[Stored items]
========================================
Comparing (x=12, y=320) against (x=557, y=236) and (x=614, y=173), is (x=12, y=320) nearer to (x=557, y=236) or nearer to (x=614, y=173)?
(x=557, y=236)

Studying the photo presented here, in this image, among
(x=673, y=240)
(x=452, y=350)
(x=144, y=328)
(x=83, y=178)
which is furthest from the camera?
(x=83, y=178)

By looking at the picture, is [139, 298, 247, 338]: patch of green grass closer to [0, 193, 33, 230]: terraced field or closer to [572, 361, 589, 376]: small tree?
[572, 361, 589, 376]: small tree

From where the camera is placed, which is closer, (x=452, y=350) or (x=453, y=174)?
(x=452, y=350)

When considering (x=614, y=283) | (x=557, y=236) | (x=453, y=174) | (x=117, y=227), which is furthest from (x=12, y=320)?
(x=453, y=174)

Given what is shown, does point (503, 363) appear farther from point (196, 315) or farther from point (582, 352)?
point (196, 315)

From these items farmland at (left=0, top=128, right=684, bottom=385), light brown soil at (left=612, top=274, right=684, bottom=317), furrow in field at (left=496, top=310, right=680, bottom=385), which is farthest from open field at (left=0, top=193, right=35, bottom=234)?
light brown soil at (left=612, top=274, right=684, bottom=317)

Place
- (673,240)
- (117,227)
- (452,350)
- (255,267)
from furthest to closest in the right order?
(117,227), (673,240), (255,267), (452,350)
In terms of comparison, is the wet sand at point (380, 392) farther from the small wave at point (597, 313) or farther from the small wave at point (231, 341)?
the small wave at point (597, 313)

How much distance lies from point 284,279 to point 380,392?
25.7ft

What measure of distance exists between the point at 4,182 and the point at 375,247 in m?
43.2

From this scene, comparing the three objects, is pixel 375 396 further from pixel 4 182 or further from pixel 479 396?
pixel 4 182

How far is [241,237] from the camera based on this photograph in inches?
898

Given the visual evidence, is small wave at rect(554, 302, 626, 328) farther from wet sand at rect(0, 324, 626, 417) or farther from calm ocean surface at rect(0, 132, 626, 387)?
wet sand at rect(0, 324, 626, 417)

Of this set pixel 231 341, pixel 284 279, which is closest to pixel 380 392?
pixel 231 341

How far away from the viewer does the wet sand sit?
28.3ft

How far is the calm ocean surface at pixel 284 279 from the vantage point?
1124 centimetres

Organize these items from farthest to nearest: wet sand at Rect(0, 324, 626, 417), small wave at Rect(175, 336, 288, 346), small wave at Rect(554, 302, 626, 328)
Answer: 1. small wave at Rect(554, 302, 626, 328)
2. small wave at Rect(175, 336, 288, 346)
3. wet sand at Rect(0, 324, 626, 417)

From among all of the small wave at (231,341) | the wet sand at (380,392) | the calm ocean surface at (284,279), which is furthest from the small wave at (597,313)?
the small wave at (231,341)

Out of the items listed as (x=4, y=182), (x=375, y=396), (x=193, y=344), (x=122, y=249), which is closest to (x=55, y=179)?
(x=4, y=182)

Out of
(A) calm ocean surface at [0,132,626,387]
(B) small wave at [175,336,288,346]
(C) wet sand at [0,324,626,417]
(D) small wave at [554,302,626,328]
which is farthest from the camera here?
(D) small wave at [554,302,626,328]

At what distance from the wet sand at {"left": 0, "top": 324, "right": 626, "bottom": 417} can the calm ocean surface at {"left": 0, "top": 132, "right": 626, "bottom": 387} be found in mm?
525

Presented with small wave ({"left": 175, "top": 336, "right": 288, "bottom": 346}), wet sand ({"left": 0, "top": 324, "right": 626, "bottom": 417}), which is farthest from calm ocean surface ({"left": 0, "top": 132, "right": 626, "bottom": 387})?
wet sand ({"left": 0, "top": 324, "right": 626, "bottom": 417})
========================================
Repeat all of the records above word for word, leaving out nothing and changing nothing.

[Answer to the task]
Comparing (x=12, y=320) against (x=557, y=236) and (x=614, y=173), is (x=12, y=320) nearer to (x=557, y=236) or nearer to (x=614, y=173)?
(x=557, y=236)

Studying the photo presented here, in this image, among
(x=673, y=240)
(x=452, y=350)
(x=144, y=328)
(x=83, y=178)
which is furthest from the camera?
(x=83, y=178)

By looking at the picture, is [139, 298, 247, 338]: patch of green grass closer to [0, 193, 33, 230]: terraced field or closer to [572, 361, 589, 376]: small tree?
[572, 361, 589, 376]: small tree

From where the camera is placed, which is closer, (x=452, y=350) or (x=453, y=174)?
(x=452, y=350)

When considering (x=614, y=283) | (x=557, y=236) | (x=453, y=174) | (x=117, y=227), which is furthest from (x=12, y=320)?
(x=453, y=174)

Given what is shown, does point (503, 363) appear farther from point (196, 315) or farther from point (582, 352)?
point (196, 315)

From these items farmland at (left=0, top=128, right=684, bottom=385), light brown soil at (left=612, top=274, right=684, bottom=317), furrow in field at (left=496, top=310, right=680, bottom=385), which is farthest from open field at (left=0, top=193, right=35, bottom=234)?
light brown soil at (left=612, top=274, right=684, bottom=317)

Place
- (673,240)
- (117,227)
- (452,350)
- (255,267)
from furthest to closest in the right order?
(117,227), (673,240), (255,267), (452,350)
In terms of comparison, is the wet sand at point (380, 392) farther from the small wave at point (597, 313) or farther from the small wave at point (231, 341)?
the small wave at point (597, 313)

How much distance lies from point 284,279 to point 380,392?
25.7ft

What measure of distance exists between the point at 4,182 and the point at 375,247 in m?
43.2

From this scene, comparing the three objects, is pixel 375 396 further from pixel 4 182 or further from pixel 479 396?
pixel 4 182

How far is [241,237] from the camera based on this photograph in inches?
898

Given the visual evidence, is small wave at rect(554, 302, 626, 328) farther from wet sand at rect(0, 324, 626, 417) or farther from calm ocean surface at rect(0, 132, 626, 387)?
wet sand at rect(0, 324, 626, 417)

Of this set pixel 231 341, pixel 284 279, which is closest to pixel 380 392?
pixel 231 341

How far away from the viewer does the wet sand sit?
28.3ft

How far is the calm ocean surface at pixel 284 279 from the vantage point?
1124 centimetres

Organize these items from farthest to nearest: wet sand at Rect(0, 324, 626, 417), small wave at Rect(175, 336, 288, 346), small wave at Rect(554, 302, 626, 328)
Answer: 1. small wave at Rect(554, 302, 626, 328)
2. small wave at Rect(175, 336, 288, 346)
3. wet sand at Rect(0, 324, 626, 417)

From among all of the small wave at (231,341) | the wet sand at (380,392) | the calm ocean surface at (284,279), which is furthest from the small wave at (597,313)?
the small wave at (231,341)

Out of the items listed as (x=4, y=182), (x=375, y=396), (x=193, y=344), (x=122, y=249), which is closest to (x=55, y=179)?
(x=4, y=182)

Out of
(A) calm ocean surface at [0,132,626,387]
(B) small wave at [175,336,288,346]
(C) wet sand at [0,324,626,417]
(D) small wave at [554,302,626,328]
which is farthest from the camera here?
(D) small wave at [554,302,626,328]

At what distance from the wet sand at {"left": 0, "top": 324, "right": 626, "bottom": 417} can the calm ocean surface at {"left": 0, "top": 132, "right": 626, "bottom": 387} be found in mm?
525

Presented with small wave ({"left": 175, "top": 336, "right": 288, "bottom": 346}), wet sand ({"left": 0, "top": 324, "right": 626, "bottom": 417}), which is farthest from calm ocean surface ({"left": 0, "top": 132, "right": 626, "bottom": 387})?
wet sand ({"left": 0, "top": 324, "right": 626, "bottom": 417})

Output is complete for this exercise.